Many places in the U.S. are named for Robert Fulton, including:

Counties

Cities and towns

Other places

In popular culture

20th Century-Fox's 1940 film, Little Old New York, based on a 1920 play by Rida Johnson Young, is a fictionalized version of Fulton's life from his arrival in New York to the first sailing of Claremont. British actor Richard Greene starred as Fulton with Brenda Joyce as Harriet Livingston. Alice Faye and Fred MacMurray played wharf friends who help Fulton overcome problems to realize his dream.
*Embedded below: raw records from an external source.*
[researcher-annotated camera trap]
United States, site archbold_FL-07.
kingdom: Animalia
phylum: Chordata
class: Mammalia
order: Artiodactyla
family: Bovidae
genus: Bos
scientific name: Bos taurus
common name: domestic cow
A fictionalized account of Fulton's role was produced by BBC television during the 1960s. In the first serial, Triton (1961, re-made in 1968), two British naval officers, Captain Belwether and Lieutenant Lamb, are involved in spying on Fulton while he is working for the French. In the sequel, Pegasus (1969), they are surprised to find themselves working with Fulton, played by Robert Cawdron. In the 1961 version, Fulton was played by Reed De Rouen.

A Robert Fulton cartoon character appears in Casper the Friendly Ghost short film titled "Red, White, and Boo."

Author James McGee used Fulton's experiments in early submarine warfare (against wooden warships) as a major plot element in his novel Ratcatcher

Invasion, the tenth novel in the "Kydd" naval warfare series by Julian Stockwin, uses Fulton and his submarine as an important plot element.

Until 2016, Disney Springs at Walt Disney World had a restaurant named Fulton's Crab House with a building in the shape of a steamboat.